As we approach the holiday season, it's also time to prepare for year-end feedback. While your employees must receive this feedback, many supervisors dread the task and will often put it off. Year-end or performance reviews are often a touchy subject because critique and criticism are potentially involved, which can be intimidating. Often, supervisors will try to shy away from conflict, but feedback is an essential part of managing and supervising others. Year-end feedback allows you to highlight the tasks your employees flourish in. The combination of both acknowledgment and constructive criticism can help to motivate your employees. Let's dive deeper and understand how to make the year-end feedback process seamless, effective, and enjoyable. Here are five tips for a successful year-end performance review:
1. Take Detailed Notes on Employee Performance
Before your one-on-one meeting with the employee, you should have been tracking and collecting detailed notes about each employee's performance. These notes should include areas around productivity, teamwork, organization, and interpersonal skills. Supervisors often oversee more than one employee, and keeping detailed notes enables you to track specific thoughts and comments of each individual.
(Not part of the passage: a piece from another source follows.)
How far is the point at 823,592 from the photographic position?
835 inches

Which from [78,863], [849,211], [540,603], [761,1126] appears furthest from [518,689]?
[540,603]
If not, you will likely either forget key pieces of information or confuse employees for one another.
As you prepare for the meeting, you can refer to these notes and help determine if the employee understands the job. Are they meeting expectations? Does this employee want to grow within the organization? Questions like these will help shape the conversation with the employee. Everyone is different, but you must figure out the best way to compile detailed notes on your employees in preparation for these performance reviews.
2. Stay on Topic
Once the meeting has started, you must stay on topic and get to your point. Often, supervisors will try to couple criticism with positive feedback. This technique is known as "sandwiching" but comes highly discouraged. Generally, employees can see through this tactic when used to deliver negative feedback or criticism. In providing feedback this way, a supervisor dilutes the positive feedback. As much as it might not feel good at the moment when you need to deliver criticism, be direct and to the point. It's important to differentiate the positives and the negatives so that each point is clearly understood and acknowledged instead of simply watering it down.
3. Highlight Opportunities for Improvement
When you talk to an employee about their performance, there will likely be both good and bad information relayed. It's important that when you share critical information or areas needing improvement, you also take time to talk with the employees about how they can improve those areas. Be specific and ensure that the employee understands that you will help guide the way. As a supervisor, your goal is to make your team stronger. Providing guidance and coaching in the areas where employees need it the most will create a stronger, more productive, and more effective team.
4. Create a Two-Way Dialogue
Performance reviews and feedback cannot be a one-sided conversation. In many cases, employees are asked to evaluate themselves before meeting with their supervisor. This information is valuable. Take time to understand why the employees selected what they did and why they feel like they do. Throughout the conversation, make sure you are asking the employees questions so that you can understand their perception of their performance. A great question to ask the employee would be, "As your supervisor, what can I do to help you improve?" However, you must ensure your expectations are understood, and the job is clearly defined. Employees can only ask for help if they know where the help is needed.
5. Have Follow-Up and Proceed with the Next Steps
These performance reviews should not end abruptly. Ensure that the employee knows what the next steps will be. How will you reconnect and follow up on the needed steps for coaching and guidance? When will the next one-on-one feedback/review session occur? Consider not having a review solely on an annual basis. By communicating frequently with your team members, you can create a less stressful end-of-the-year performance review.
Effective communication is essential during this last step. Supervisors must assess and provide feedback to employees regarding their strengths and weaknesses. No matter what your organization calls the process (e.g., performance reviews, year-end feedback, assessments, evaluations), this time spent with the employees allows you to reflect on an individual's work and help set goals for improvement. Hopefully, you will use some of these tips as you begin the process of year-end feedback with your employees. Refine and add to these tips as needed so that your year-end performance reviews help to foster more successful employees as well as more productivity and efficiency within your organization.